→ **Goal of the exercise**
Find the string "site" in the data, and copy out each line that has it.

Stored data
╔══
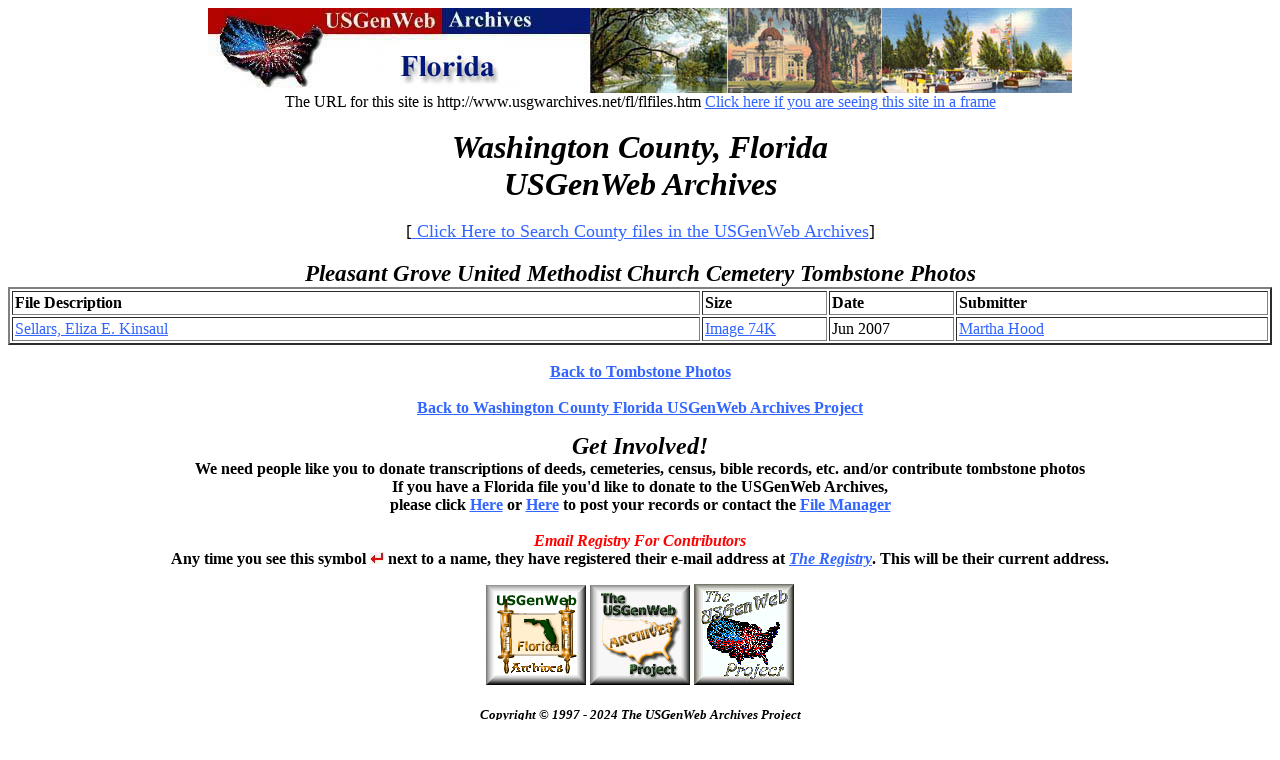

--- FILE ---
content_type: text/html
request_url: http://www.usgwarchives.net/fl/washington/photos/tombstones/pleasantgroveuni/photos.html
body_size: 1564
content:
<!DOCTYPE html PUBLIC "-//W3C//DTD HTML 4.01 Transitional//EN"
 "http://www.w3.org/TR/html4/loose.dtd">
<html>
<head>
<style type="text/css">
#alignleft {text-align: left}
</style>
<meta http-equiv="Content-Type" content="text/html; charset=windows-1252">
<meta name="KeyWords" CONTENT="georgia, fl, genealogy, records, Washington, bibles, wills, deeds, marriages, church,
history, land, addresses, military, census, cemetery, cemeteries, research, tombstones, photos">
<meta name="author" content="Debra Crosby">
<title>Washington County Florida USGenWeb Archives</title>
</head>
<body text="#000000" bgcolor="#ffffff" link="#3366ff" vlink="#000000" alink="#ff00ff">
<div align="center">
<div align="center"><a href="http://www.usgwarchives.net/fl/flfiles.htm">
<img src="http://www.usgwarchives.net/fl/fltop.jpg"  alt="Florida USGenWeb Archives"  border="0"></a>
</div>
<div align="center">
The URL for this site is http://www.usgwarchives.net/fl/flfiles.htm
<a href="http://www.usgwarchives.net/fl/flfiles.htm" target="_top"> Click
here if you are seeing this site in a frame</a>
</div></div>
<br>
<div align="center"><b><I><font size="+3">Washington County, Florida
<br>USGenWeb Archives</font></i></b></center></div>
<br>

<div align="center">
<font size="+1">
[<a href="http://www.usgwarchives.ne&#116;/search/search.cgi/searchfl.htm" target="_blank">
Click Here to Search County files in the USGenWeb Archives</a>]</font></div>

<br>
<div  align="center">
<table border="2" cellspacing="2" cellpadding="2" width="100%" id="alignleft">
<caption><b><i><big><big>Pleasant Grove United Methodist Church Cemetery Tombstone Photos</i></b></big></caption>
<tr align="left">
<td width="55%"><b>File Description</b></td>
<td width="10%"><b>Size</b></td>
<td width="10%"><b>Date</b></td>
<td width="25%"><b>Submitter</b></td>
</tr>

<tr>
<td><a href="http://files.usgwarchives.net/fl/washington/photos/tombstones/pleasantgroveuni/sellars10gph.txt">Sellars, Eliza E. Kinsaul</a></td>
<td><a href="http://www.usgwarchives.net/fl/washington/photos/tombstones/pleasantgroveuni/sellars10gph.jpg">Image 74K</a></td>
<td>Jun 2007</td>
<td><a href="mailto:mhood85@gmail.com">Martha Hood</a></td>
</tr>
</tbody>
</table>
</div>
<br>
<div align="center">
<b><a href="http://www.usgwarchives.net/fl/washington/cemphotos.html">Back to Tombstone Photos</a></b></center></div><br>
<div align="center">
<b><a href="http://www.usgwarchives.net/fl/toc/washington.htm"><b>Back
to Washington County Florida USGenWeb Archives Project</a></b></center></div>

<p><center><b><I><font size="+2">Get Involved!</font></i></b><br>
<b>We need people like you to donate transcriptions
of deeds, cemeteries, census, bible records, etc. and/or contribute tombstone photos<br> If you have
a Florida file you'd like to donate to the USGenWeb Archives,<br>
please click <a href="http://www.genrecords.org/flfiles/">Here</a> or
<a href="http://www.genrecords.net/flfiles/">Here</a> to post
your records or contact the <a href="http://www.usgwarchives.net/fl/filemanager.htm"
target="_blank">File Manager</a></b></center>
<div align="center"><br>
<font color="#FF0000"><b><i>Email Registry For Contributors</i></b></font><br>
Any time you see this symbol <img src="http://www.usgwarchives.net/fl/images/reg.jpg" alt="The Registry"> 
next to a name, they have registered their e-mail address at 
<a href="http://www.genrecords.net/emailregistry/" target="_blank"><i>The
Registry</i></a>. This will be their current address.
<br>
<p>
<center><a href="http://www.usgwarchives.net/fl/flfiles.htm">
<img src="http://www.usgwarchives.net/fl/fl-arch.gif" border="0" alt="FL USGenWeb Archives Logo"></a>
<a href="http://www.usgwarchives.net/">
<img src="http://www.usgwarchives.net/images/usgwarch.gif" border="0" alt="USGenWeb Archives Logo"></a>
<a href="http://www.usgenweb.org">
<img src="http://www.usgwarchives.net/fl/usgw-m3.gif" border="0" alt="USGenWeb Logo"></a> 
</center>
<div align="center"><br>
<font size="2"><b><i>Copyright &copy; 1997 - 2024 The USGenWeb
Archives Project</i></b></font></div>
<br>
<br>
<p><center><b>Last update: Tuesday, 21-Aug-2012 11:02:16 EDT</b></center>
</body>
</html>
╚══
→ **Worked solution**
The URL for this site is http://www.usgwarchives.net/fl/flfiles.htm
here if you are seeing this site in a frame</a>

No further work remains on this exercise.